>>>

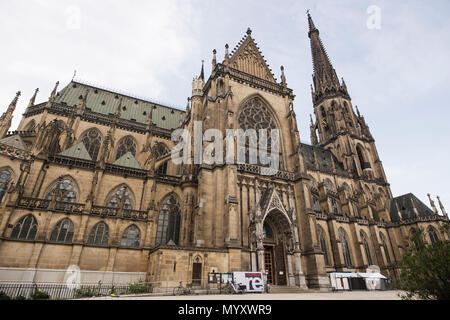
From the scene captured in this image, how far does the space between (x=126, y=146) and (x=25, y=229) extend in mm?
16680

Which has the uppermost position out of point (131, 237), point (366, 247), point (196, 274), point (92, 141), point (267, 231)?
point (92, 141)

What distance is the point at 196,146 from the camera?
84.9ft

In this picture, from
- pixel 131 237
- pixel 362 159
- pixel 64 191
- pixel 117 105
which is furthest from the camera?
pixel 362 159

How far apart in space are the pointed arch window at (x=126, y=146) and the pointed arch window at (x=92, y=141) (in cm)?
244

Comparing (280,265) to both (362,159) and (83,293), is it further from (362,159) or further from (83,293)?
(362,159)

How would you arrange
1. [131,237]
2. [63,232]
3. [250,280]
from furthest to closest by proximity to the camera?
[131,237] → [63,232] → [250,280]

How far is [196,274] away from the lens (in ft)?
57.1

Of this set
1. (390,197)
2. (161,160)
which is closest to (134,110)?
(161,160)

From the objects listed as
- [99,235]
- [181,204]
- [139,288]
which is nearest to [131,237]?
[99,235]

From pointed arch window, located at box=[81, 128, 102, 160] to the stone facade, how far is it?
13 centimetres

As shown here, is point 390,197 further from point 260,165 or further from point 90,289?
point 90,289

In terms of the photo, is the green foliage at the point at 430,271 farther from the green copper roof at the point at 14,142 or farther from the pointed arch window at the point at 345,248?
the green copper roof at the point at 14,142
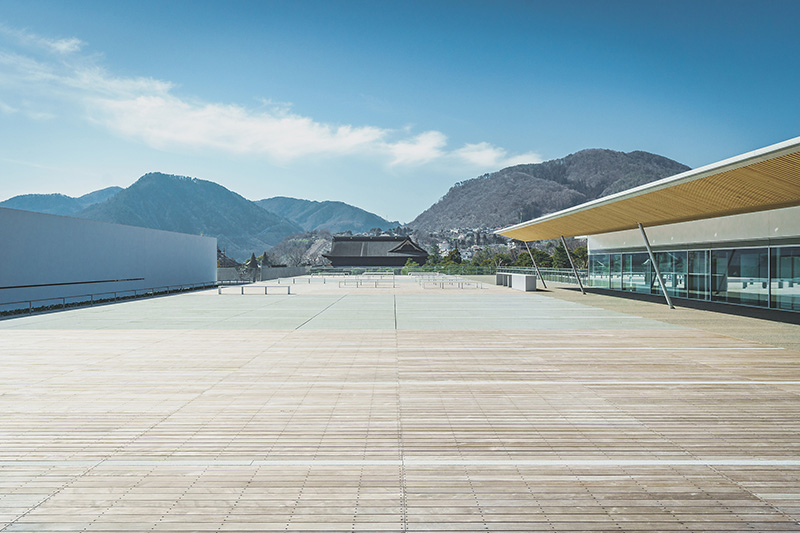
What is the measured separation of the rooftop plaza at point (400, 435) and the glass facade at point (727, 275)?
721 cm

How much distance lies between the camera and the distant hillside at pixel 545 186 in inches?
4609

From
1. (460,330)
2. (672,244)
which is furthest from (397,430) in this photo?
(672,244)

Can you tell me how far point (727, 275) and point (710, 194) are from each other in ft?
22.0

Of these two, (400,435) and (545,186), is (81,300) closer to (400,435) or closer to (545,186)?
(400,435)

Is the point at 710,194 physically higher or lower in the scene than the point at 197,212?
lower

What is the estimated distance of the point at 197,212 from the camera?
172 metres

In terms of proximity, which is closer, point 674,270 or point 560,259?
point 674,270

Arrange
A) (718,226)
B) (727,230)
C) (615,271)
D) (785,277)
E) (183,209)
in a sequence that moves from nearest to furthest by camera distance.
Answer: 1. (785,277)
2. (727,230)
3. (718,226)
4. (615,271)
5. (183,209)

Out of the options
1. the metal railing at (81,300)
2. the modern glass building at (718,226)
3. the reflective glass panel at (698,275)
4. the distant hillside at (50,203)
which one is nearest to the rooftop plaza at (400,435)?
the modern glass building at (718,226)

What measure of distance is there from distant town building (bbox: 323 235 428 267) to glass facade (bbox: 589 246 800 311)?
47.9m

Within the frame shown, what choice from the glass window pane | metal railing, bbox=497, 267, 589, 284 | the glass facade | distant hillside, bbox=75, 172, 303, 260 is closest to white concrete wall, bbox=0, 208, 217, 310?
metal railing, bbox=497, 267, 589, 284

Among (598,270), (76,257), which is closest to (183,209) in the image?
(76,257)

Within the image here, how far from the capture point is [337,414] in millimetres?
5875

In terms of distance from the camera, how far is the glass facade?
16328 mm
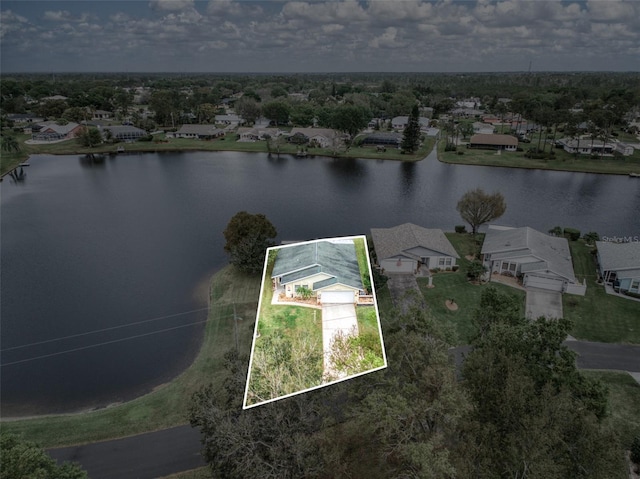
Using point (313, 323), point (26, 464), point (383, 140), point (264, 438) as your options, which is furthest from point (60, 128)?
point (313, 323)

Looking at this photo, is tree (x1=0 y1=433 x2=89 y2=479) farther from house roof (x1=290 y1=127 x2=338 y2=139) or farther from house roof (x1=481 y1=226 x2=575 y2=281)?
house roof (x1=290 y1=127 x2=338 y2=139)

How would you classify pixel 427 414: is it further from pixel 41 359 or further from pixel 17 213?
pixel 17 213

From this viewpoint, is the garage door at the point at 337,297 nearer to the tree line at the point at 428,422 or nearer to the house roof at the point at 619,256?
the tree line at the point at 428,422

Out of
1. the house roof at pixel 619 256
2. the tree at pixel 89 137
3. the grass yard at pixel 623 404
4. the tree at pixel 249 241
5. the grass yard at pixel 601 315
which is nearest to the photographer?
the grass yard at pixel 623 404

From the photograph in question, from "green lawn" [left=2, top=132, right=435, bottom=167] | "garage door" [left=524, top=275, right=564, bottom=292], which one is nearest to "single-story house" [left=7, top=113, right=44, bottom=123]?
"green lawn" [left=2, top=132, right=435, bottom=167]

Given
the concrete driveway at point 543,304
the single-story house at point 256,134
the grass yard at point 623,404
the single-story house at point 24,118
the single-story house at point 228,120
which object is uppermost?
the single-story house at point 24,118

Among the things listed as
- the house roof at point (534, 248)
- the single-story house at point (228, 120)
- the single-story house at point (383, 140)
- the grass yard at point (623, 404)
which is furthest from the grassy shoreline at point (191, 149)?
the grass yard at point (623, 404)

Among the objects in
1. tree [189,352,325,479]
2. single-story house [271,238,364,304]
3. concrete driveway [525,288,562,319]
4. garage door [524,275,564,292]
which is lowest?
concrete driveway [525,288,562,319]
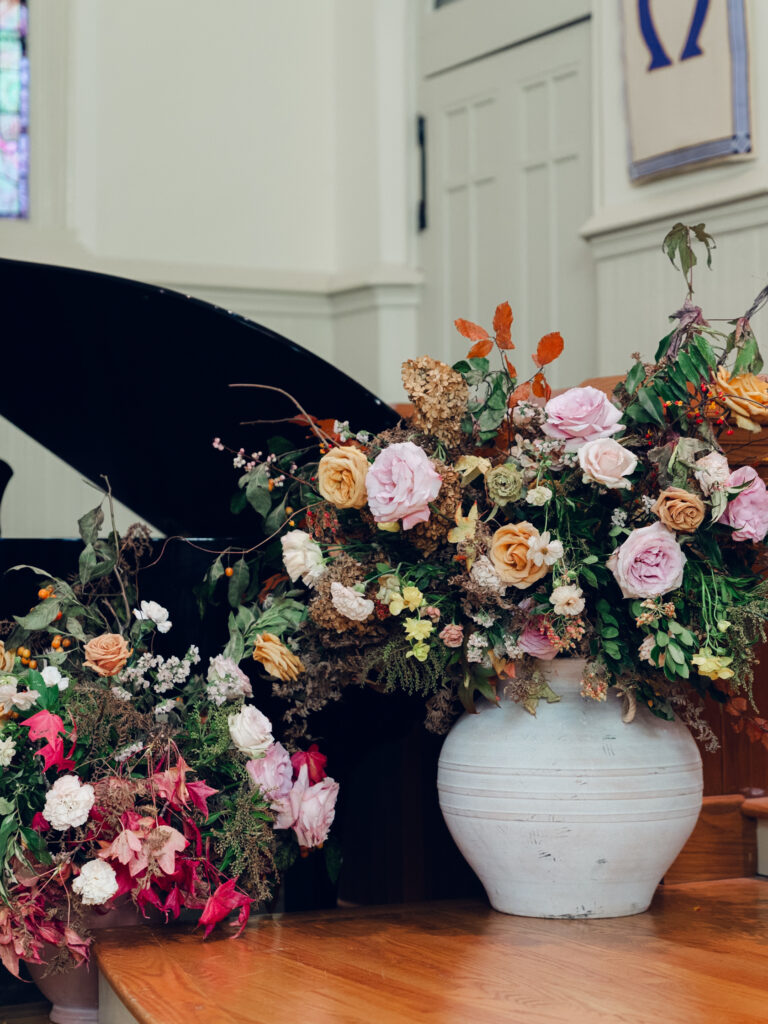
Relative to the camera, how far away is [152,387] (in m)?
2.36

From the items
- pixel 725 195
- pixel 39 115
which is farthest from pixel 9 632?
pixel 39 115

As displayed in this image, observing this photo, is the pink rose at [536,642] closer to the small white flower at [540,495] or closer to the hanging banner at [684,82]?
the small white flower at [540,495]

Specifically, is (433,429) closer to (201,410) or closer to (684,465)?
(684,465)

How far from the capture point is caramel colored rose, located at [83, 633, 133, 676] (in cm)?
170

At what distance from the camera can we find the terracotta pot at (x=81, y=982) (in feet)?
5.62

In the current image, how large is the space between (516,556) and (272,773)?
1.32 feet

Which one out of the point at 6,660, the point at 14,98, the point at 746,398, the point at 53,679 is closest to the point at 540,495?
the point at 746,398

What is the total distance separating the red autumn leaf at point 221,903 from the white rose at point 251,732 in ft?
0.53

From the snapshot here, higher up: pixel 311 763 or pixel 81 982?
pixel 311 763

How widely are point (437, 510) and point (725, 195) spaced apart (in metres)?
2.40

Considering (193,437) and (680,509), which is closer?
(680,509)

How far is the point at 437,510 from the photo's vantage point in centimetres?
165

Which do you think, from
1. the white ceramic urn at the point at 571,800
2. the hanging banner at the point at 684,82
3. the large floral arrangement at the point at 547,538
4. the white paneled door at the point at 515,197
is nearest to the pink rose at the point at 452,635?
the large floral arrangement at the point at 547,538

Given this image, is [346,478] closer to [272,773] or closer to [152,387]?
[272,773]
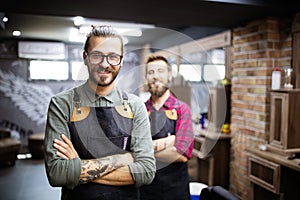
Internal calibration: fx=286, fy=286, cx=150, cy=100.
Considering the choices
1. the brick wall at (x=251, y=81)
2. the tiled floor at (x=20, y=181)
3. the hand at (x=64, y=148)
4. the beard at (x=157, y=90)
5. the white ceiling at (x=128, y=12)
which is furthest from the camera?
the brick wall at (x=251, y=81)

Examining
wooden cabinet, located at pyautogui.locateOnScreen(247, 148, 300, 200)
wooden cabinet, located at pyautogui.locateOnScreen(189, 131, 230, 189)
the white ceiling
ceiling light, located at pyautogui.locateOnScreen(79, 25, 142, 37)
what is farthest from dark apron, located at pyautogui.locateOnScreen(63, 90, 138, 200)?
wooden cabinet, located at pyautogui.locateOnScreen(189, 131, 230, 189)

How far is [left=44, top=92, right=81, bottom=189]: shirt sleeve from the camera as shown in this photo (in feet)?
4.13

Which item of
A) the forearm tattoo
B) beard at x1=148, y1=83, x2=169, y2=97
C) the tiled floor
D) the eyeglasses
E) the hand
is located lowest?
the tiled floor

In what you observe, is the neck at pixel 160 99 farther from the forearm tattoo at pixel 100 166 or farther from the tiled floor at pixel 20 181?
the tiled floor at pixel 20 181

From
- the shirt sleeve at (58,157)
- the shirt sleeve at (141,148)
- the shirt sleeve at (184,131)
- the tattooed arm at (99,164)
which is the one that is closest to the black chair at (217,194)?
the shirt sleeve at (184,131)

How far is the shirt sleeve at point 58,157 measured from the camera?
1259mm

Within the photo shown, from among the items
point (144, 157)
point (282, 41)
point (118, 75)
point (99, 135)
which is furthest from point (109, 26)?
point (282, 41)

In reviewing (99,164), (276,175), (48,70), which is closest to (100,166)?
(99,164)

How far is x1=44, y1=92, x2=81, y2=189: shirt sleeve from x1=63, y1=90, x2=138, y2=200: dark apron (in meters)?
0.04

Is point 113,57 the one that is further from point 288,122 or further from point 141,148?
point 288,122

<<<

Stated task = Convert the lines from the one containing "How far is x1=44, y1=92, x2=81, y2=189: shirt" through the end of the lines, inclusive, into a two-column CSV with the headers entry and result. Give one row per line and its answer, with each value in a single quoted field and any line breaks replaced by spaces.

Exercise output =
entry,result
"How far is x1=44, y1=92, x2=81, y2=189: shirt sleeve from x1=63, y1=90, x2=138, y2=200: dark apron (in meters)?","0.04"
"Is point 113,57 the one that is further from point 288,122 or further from point 141,148?","point 288,122"